• _SHORT EXERCISE_
Write the lines below as a JSON list of strings, one string per line, from the line containing "From the group" through the last line, both included. Leave out blank lines.

====== ENTRIES SHOWN ======

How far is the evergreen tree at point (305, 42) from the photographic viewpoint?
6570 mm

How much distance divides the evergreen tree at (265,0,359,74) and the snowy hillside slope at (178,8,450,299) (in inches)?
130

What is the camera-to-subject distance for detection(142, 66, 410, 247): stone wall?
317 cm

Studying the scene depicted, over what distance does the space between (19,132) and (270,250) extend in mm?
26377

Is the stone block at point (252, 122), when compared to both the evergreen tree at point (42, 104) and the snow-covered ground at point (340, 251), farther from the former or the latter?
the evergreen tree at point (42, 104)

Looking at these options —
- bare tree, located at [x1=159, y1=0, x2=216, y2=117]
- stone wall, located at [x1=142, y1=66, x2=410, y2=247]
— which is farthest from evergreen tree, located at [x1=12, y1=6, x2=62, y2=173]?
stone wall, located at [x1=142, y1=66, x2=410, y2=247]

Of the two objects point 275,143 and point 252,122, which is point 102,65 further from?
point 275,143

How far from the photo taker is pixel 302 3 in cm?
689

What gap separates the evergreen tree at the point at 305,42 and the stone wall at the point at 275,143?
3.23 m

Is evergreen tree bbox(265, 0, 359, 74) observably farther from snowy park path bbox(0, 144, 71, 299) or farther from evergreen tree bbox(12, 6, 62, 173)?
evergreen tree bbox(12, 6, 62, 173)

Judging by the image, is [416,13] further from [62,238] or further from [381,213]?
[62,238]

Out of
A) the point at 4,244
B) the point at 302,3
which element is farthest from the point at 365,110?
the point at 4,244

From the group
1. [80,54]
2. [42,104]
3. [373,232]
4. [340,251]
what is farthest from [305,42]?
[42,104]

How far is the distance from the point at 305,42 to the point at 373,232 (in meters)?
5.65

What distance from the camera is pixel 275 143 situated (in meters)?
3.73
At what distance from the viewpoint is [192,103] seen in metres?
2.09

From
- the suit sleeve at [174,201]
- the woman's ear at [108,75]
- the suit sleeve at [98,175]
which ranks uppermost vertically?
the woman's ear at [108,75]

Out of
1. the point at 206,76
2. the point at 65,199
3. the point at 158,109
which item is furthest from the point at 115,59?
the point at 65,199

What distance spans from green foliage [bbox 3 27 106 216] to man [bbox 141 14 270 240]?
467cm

======

• _REPLY TO THE EXERCISE_
[
  "From the group",
  "1. [80,54]",
  "2. [42,104]",
  "3. [373,232]",
  "4. [340,251]",
  "what is farthest from [305,42]?",
  "[42,104]",
  "How far is the distance from the point at 305,42 to the point at 373,232 (in meters)?",
  "5.65",
  "What distance from the camera is pixel 275 143 situated (in meters)?",
  "3.73",
  "At what distance from the viewpoint is [192,103] seen in metres?",
  "2.09",
  "From",
  "- the suit sleeve at [174,201]",
  "- the woman's ear at [108,75]",
  "- the suit sleeve at [98,175]",
  "which ranks uppermost vertically?",
  "the woman's ear at [108,75]",
  "Out of",
  "1. the point at 206,76",
  "2. the point at 65,199",
  "3. the point at 158,109",
  "which item is furthest from the point at 115,59?",
  "the point at 65,199",
  "What distance spans from green foliage [bbox 3 27 106 216] to man [bbox 141 14 270 240]?",
  "467cm"
]